Pode um rapaz de 14 anos ter tal ofício, tal responsabilidade? Espantalho é, no caso, o oposto de paspalho. Os rapazes espantalhos defendem o produto principal da alimentação dos senegaleses, enfrentando as aves que, no ano passado, devastaram quase metade da produção de arroz do grande delta. Cada senegalês come 100 kg de arroz por ano. O Senegal vem aumentando a produção de arroz, mas está longe da autossuficiência, importando quase um milhão de toneladas, sobretudo na Ásia. Já te dou o arroz, ave agoirenta.
Quando li a história dos meninos espantalhos dos arrozais senegaleses, lembrei-me dos quadros de Cândido Portinari, dos mais de cem espantalhos que ele ergueu na tela para sacudir a solidão e, ao que dizem, um pesadelo de infância. Num desses quadros, uma ave agoirenta fuma cachimbo. Ide lá lançar baforadas para o arrozal de Alpha Issa, abutres do Senegal, e levareis para tabaco.
Em “Ritmo Dissoluto”, um livro publicado há precisamente cem anos, o brasileiro Manuel Bandeira tem um poema dedicado a outros oficiais de um ofício assombrado, os meninos carvoeiros. Eles passam, mordendo “um pão encarvoado”. E o poeta descreve-os, “bamboleando nas cangalhas como espantalhos desamparados”.
Os poetas imaginam, muitas vezes, ofícios de que estávamos à espera, mesmo que ainda não tenhamos para eles, ferramenta. Herberto voltou de África e escreveu em “Photomaton & Vox”: “Gostaria de ser um entrançador de tabaco”.

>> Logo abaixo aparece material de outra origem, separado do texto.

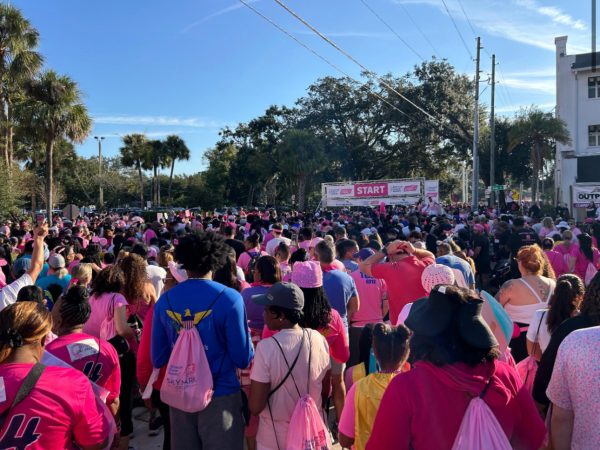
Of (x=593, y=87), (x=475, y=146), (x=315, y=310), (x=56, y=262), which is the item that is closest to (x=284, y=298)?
(x=315, y=310)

Manoel de Barros, o dos magníficos despropósitos, inventou um menino que “carregava água na peneira”. Com o tempo, o menino descobriu que escrever era um pouco parecido.
Lá no arrozal de África onde conquistou o seu posto de espantalho, sacudindo pássaros, Alpha Issa, o rapaz de 14 anos que maravilhou um repórter do La Vanguardia, talvez espere o menino do poema, para com ele aprender a arte de criar peixes no bolso.
O repórter vai pelo mundo. Encontrará alguém capaz de semear chuva?
Mas a resposta é sim. Em África, as crianças podem ser tudo, até soldados.